One tutor answered it with a solution that I had already done (the long way) which is simply to "keep adding 11 and 7 until you have 10 terms that match. All of which is true, but isn't there a formula that can be used to solve it a different way?
Answer by richwmiller(17219) (Show Source):
You can put this solution on YOUR website!
An = A1 + (n - 1)d
An=3 + 11(n - 1)
An=2 + 7(n - 1)
You might think that by setting them equal you would get at least the first matching number but you don't.

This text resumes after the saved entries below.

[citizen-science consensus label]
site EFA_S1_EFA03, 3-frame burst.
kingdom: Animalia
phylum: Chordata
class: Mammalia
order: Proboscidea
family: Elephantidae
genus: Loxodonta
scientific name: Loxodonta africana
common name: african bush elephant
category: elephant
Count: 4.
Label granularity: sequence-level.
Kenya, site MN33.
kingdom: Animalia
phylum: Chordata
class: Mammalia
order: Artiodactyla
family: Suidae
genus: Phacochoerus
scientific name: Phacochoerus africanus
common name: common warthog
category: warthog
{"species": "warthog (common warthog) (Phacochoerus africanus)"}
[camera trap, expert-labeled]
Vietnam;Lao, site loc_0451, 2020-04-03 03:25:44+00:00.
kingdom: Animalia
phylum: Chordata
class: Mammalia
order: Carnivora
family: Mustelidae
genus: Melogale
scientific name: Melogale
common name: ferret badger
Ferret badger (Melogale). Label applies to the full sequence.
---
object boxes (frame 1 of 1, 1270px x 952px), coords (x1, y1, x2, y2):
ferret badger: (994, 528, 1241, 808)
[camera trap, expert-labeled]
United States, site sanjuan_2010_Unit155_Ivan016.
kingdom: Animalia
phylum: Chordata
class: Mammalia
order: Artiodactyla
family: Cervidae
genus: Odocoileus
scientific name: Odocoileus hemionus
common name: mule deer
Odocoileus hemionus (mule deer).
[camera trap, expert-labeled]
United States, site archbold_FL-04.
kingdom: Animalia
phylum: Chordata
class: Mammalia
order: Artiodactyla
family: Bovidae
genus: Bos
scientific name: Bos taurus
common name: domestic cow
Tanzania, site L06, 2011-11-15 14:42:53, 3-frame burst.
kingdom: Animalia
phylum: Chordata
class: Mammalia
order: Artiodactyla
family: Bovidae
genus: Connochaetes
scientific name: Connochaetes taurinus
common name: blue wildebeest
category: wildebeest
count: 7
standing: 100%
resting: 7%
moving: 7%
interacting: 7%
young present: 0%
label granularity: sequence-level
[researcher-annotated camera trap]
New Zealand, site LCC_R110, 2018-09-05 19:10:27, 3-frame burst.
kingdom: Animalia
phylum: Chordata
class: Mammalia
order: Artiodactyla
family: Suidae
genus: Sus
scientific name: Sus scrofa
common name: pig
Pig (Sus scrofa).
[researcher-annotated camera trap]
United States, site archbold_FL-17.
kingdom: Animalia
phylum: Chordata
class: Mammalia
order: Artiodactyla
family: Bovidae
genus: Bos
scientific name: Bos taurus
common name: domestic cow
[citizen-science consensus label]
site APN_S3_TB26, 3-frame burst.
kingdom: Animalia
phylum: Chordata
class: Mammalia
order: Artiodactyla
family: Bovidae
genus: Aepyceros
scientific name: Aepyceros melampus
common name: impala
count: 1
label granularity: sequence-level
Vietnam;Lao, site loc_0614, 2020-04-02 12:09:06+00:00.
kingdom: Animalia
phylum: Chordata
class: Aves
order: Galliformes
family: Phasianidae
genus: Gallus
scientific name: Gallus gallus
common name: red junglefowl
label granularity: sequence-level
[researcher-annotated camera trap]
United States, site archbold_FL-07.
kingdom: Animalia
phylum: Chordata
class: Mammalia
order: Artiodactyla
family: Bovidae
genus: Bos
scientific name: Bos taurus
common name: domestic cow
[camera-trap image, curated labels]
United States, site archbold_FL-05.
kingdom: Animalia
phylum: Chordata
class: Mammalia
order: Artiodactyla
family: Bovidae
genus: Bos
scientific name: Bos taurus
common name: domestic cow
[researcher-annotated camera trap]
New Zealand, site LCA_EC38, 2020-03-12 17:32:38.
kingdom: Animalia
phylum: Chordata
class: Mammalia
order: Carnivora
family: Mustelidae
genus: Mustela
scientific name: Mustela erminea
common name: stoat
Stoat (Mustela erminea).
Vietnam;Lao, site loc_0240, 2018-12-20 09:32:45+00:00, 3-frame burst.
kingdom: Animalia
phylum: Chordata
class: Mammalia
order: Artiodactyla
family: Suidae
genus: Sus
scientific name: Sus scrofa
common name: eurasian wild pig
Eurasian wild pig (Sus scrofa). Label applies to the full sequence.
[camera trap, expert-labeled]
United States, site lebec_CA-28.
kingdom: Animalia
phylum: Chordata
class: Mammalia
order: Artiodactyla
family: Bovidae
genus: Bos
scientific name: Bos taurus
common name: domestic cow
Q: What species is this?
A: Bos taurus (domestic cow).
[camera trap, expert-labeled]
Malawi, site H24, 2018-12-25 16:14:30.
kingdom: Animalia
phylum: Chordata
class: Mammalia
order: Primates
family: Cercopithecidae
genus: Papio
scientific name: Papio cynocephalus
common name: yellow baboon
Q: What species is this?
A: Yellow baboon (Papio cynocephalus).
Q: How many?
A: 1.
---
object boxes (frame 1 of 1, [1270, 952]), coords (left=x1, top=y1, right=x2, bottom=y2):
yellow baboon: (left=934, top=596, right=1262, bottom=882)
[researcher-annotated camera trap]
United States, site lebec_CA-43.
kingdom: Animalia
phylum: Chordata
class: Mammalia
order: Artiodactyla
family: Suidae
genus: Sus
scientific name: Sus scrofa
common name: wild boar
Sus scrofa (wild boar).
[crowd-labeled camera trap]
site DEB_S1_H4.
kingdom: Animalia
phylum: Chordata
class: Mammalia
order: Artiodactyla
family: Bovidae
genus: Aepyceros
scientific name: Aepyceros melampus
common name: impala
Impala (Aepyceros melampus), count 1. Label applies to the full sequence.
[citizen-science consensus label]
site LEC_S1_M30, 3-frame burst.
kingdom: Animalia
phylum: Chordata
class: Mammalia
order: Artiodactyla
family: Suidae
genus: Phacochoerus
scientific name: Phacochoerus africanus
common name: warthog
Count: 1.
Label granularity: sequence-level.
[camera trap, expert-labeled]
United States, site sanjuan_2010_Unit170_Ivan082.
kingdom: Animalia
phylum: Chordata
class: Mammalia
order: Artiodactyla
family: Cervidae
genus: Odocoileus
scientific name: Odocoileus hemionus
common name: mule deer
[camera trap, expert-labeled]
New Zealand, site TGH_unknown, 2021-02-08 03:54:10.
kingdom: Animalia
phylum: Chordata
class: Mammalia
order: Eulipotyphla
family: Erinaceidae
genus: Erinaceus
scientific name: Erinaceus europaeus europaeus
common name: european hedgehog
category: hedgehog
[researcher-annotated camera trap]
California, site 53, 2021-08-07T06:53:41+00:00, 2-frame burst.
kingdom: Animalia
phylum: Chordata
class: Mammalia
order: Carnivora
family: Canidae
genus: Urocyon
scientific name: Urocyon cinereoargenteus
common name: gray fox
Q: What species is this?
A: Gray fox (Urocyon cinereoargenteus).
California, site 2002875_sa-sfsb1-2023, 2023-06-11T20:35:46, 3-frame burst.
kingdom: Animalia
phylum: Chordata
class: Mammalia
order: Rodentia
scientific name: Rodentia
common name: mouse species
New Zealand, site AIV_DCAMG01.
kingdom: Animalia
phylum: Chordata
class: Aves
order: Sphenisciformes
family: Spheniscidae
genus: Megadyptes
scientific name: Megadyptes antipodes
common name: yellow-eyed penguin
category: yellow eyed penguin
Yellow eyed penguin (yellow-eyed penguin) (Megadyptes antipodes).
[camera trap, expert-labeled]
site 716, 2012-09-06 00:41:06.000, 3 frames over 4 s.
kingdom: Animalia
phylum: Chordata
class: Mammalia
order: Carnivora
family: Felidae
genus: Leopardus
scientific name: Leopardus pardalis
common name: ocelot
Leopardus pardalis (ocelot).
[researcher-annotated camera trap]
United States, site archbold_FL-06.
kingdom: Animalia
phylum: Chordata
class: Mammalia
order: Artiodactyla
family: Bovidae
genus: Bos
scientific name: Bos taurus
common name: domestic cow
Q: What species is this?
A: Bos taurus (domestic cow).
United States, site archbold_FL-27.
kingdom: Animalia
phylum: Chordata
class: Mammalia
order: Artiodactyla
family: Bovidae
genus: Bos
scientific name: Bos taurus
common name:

3 + 11(n - 1)= 2 + 7(n - 1)
and solve for n
3-11n-11=2+7n-7
11n-8=7n-5
4n=3
n=3/4
The problem seems to be that the matching numbers don't occur at the same place in the sequence so n is not the same for both. They never coincide in the same place.

3 + 11(x - 1)= 2 + 7(y - 1)
The solution pattern is
x = 7a+6 and y = 11a+9
now just pick your a and solve for x and y
the first solution with a=1 is
x = 13 and y = 20
Ax=3 + 11(x - 1)
Ay=2 + 7(y - 1)
Ax=Ay
and then plug those into the formula.
Ax=3 + 11(x - 1):3+11*12=135
Ay=2 + 7(y - 1) : 2+7*19=135
when a=2
x = 7a+6 and y = 11a+9
x=20 y=31
Ax=3 + 11(x - 1):3+11*19=212
Ay=2 + 7(y - 1)=2+210=212
and so on till you have your ten matches.